What you will do: Rewrite every record below with "rock face" replaced by "cliff wall" and everything else unchanged.
:: Records for the task
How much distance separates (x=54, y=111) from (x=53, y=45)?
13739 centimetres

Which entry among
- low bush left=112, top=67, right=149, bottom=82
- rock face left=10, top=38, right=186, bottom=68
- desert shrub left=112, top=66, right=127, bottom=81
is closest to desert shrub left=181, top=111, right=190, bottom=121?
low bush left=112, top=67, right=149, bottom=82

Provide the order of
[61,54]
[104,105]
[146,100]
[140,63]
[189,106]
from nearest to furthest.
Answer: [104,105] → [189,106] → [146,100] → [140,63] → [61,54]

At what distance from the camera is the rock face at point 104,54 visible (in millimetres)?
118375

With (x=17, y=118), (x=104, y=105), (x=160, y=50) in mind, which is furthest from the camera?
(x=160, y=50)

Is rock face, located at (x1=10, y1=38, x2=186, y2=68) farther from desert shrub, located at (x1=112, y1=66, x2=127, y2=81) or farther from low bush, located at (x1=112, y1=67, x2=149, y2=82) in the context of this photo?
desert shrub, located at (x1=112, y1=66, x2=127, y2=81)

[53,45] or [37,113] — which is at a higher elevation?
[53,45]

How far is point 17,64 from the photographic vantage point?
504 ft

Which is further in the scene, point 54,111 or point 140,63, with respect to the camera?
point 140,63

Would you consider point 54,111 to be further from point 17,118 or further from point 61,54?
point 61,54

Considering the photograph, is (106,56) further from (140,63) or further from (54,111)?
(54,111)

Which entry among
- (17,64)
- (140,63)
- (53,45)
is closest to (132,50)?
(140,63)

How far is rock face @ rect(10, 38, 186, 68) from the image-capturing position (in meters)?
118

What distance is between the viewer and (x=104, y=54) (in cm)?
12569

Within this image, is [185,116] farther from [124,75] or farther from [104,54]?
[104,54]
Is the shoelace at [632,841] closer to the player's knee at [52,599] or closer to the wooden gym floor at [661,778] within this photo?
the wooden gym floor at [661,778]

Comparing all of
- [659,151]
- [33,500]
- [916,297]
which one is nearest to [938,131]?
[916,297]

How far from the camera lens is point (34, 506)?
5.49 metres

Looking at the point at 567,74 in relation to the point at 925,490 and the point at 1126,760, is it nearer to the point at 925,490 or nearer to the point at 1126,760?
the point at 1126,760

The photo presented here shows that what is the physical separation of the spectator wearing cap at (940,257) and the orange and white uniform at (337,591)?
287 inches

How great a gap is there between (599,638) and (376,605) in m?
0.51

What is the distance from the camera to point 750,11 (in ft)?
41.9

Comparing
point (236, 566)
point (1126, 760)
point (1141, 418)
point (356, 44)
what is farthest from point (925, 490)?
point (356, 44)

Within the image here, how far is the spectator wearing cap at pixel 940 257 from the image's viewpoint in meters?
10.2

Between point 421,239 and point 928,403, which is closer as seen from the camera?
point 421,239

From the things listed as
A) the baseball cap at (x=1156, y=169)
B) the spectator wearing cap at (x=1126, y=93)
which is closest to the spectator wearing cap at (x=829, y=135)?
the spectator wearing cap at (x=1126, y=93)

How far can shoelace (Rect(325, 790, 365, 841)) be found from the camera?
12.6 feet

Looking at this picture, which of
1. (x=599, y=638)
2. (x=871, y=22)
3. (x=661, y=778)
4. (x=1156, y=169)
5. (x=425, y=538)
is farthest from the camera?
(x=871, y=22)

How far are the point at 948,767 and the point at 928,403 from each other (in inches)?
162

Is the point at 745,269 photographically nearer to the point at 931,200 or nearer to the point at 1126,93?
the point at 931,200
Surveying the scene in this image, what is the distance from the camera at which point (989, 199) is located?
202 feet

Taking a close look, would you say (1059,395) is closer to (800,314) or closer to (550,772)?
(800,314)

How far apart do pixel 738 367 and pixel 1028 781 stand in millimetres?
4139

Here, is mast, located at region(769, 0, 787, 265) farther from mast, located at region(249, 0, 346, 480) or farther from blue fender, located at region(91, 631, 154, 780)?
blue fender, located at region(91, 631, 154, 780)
::::
Full output:
How much distance separates (x=54, y=111) from (x=53, y=45)?
13739 centimetres

Which entry among
- low bush left=112, top=67, right=149, bottom=82
- cliff wall left=10, top=38, right=186, bottom=68
- desert shrub left=112, top=66, right=127, bottom=81
is closest to desert shrub left=181, top=111, right=190, bottom=121?
low bush left=112, top=67, right=149, bottom=82

Provide the order of
[61,54]
[104,105]
[146,100]
[140,63]
[189,106]
from nearest to furthest.
Answer: [104,105] → [189,106] → [146,100] → [140,63] → [61,54]

At what distance from the camera is the cliff wall at point 104,54 visible (in millimetres)?
118375

With (x=17, y=118), (x=104, y=105), (x=160, y=50) in mind, which is furthest from the camera?
(x=160, y=50)

Is cliff wall, located at (x1=10, y1=38, x2=186, y2=68) farther from desert shrub, located at (x1=112, y1=66, x2=127, y2=81) or farther from low bush, located at (x1=112, y1=67, x2=149, y2=82) in the context of this photo?
desert shrub, located at (x1=112, y1=66, x2=127, y2=81)

[53,45] or [37,113] — which is at a higher elevation?
[53,45]

How far is point 17,64 from the photographic vantage point?
504 ft

Which is further in the scene, point 54,111 or point 140,63, with respect to the camera?
point 140,63

Would you consider point 54,111 to be further from point 17,118 or further from point 61,54?
point 61,54

Considering the photograph, is (106,56) further from (140,63) or further from (54,111)?
(54,111)

Which entry among
- (17,64)
- (140,63)
- (53,45)
is closest to (132,50)?
(140,63)

How far is cliff wall @ rect(10, 38, 186, 68) from the image-capturing position (in meters)?
118

What distance is between the viewer and (x=104, y=54) (in cm)?
12569

Within this image, is [185,116] farther from [124,75] or farther from [104,54]?
[104,54]
Is the shoelace at [632,841] closer to the player's knee at [52,599] or closer to the wooden gym floor at [661,778] within this photo?
the wooden gym floor at [661,778]

Comparing all of
- [659,151]
- [33,500]
- [916,297]
which one is nearest to [938,131]?
[916,297]

How far from the camera lens is point (34, 506)?
5.49 metres

Looking at the point at 567,74 in relation to the point at 925,490 and the point at 1126,760, is it nearer to the point at 925,490 or nearer to the point at 1126,760?
the point at 1126,760

The photo presented here shows that what is the physical separation of the spectator wearing cap at (940,257) and the orange and white uniform at (337,591)?
287 inches

How great a gap is there between (599,638) and (376,605) in m?
0.51

What is the distance from the camera to point 750,11 (in ft)?
41.9

Comparing
point (236, 566)
point (1126, 760)
point (1141, 418)
point (356, 44)
what is farthest from point (925, 490)?
point (356, 44)

Within the image here, how far is the spectator wearing cap at pixel 940 257 from the image's viewpoint in meters?
10.2

Between point 421,239 and point 928,403, which is closer as seen from the camera?
point 421,239

From the things listed as
A) the baseball cap at (x=1156, y=169)
B) the spectator wearing cap at (x=1126, y=93)
which is closest to the spectator wearing cap at (x=829, y=135)?
the spectator wearing cap at (x=1126, y=93)

How far can shoelace (Rect(325, 790, 365, 841)) be found from the camera?
12.6 feet

Looking at this picture, which of
1. (x=599, y=638)
2. (x=871, y=22)
3. (x=661, y=778)
4. (x=1156, y=169)
5. (x=425, y=538)
is farthest from the camera?
(x=871, y=22)

How far are the point at 948,767 and the point at 928,403 from each other (in inches)?
162

Is the point at 745,269 photographically nearer to the point at 931,200 or nearer to the point at 1126,93?
the point at 931,200
Surveying the scene in this image, what is the distance from the camera at which point (989, 199) is located?
202 feet

Taking a close look, would you say (1059,395) is closer to (800,314) or closer to (550,772)?
(800,314)

How far apart do pixel 738 367 and pixel 1028 781 stand in millimetres?
4139

Here, is mast, located at region(769, 0, 787, 265) farther from mast, located at region(249, 0, 346, 480) or farther from blue fender, located at region(91, 631, 154, 780)?
blue fender, located at region(91, 631, 154, 780)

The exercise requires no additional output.